### Collected data entries

--

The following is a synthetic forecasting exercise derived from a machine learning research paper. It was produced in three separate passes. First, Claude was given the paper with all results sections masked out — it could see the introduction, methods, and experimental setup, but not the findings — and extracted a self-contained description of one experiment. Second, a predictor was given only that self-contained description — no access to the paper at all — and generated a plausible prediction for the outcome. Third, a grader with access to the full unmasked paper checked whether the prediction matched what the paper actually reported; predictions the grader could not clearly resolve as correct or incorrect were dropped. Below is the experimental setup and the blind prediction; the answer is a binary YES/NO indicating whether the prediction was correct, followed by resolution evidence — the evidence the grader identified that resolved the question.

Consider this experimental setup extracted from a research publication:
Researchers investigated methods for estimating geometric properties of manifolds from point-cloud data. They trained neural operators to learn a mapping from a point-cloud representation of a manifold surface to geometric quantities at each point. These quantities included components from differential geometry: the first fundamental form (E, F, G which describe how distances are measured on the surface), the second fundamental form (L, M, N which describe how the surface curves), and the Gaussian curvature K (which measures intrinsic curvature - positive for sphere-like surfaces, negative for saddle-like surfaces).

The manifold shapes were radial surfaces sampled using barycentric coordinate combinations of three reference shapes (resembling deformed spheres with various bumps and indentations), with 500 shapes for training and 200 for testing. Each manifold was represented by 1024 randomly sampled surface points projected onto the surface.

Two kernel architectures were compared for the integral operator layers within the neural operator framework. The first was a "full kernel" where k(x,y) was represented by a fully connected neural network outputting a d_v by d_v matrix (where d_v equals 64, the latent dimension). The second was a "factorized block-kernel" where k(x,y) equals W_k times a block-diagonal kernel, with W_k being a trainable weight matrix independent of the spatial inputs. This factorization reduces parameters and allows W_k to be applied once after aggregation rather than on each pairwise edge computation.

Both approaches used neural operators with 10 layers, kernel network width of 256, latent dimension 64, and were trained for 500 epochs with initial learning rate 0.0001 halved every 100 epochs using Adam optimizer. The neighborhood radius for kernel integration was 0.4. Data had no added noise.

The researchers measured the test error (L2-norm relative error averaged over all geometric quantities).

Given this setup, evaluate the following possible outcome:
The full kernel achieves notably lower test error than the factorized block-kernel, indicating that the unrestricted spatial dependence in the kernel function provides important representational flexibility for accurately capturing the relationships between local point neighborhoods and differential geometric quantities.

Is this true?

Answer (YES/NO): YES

--

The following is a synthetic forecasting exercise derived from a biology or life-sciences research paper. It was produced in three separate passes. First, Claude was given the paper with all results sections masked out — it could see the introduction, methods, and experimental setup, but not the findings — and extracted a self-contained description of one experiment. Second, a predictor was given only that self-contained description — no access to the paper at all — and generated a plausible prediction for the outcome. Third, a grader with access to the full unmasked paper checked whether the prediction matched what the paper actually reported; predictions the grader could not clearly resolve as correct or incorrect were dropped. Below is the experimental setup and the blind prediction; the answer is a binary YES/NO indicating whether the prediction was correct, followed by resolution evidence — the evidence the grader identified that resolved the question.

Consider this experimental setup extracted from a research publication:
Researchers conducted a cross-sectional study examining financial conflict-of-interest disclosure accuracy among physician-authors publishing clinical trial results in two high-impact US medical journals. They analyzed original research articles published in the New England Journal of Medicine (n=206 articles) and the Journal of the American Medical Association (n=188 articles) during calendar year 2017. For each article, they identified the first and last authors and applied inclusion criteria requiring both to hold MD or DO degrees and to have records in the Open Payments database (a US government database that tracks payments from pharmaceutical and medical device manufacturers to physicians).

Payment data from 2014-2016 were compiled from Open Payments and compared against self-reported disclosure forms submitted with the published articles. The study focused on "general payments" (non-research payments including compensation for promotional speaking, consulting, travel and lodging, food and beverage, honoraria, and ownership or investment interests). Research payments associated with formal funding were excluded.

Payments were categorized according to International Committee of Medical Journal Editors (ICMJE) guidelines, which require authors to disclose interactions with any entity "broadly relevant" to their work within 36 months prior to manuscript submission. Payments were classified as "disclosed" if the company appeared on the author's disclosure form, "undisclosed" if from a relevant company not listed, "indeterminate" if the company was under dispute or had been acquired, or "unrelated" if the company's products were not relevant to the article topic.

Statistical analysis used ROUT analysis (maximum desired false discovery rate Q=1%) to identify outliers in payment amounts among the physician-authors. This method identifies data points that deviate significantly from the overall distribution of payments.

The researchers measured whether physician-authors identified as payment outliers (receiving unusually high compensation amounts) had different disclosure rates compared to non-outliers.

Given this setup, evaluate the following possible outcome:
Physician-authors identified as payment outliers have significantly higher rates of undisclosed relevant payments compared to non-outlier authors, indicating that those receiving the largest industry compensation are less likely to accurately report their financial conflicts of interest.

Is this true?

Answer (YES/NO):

--

### What is required
Show the lines of the records that include the string "differential".

### Exercise answer
Researchers investigated methods for estimating geometric properties of manifolds from point-cloud data. They trained neural operators to learn a mapping from a point-cloud representation of a manifold surface to geometric quantities at each point. These quantities included components from differential geometry: the first fundamental form (E, F, G which describe how distances are measured on the surface), the second fundamental form (L, M, N which describe how the surface curves), and the Gaussian curvature K (which measures intrinsic curvature - positive for sphere-like surfaces, negative for saddle-like surfaces).
The full kernel achieves notably lower test error than the factorized block-kernel, indicating that the unrestricted spatial dependence in the kernel function provides important representational flexibility for accurately capturing the relationships between local point neighborhoods and differential geometric quantities.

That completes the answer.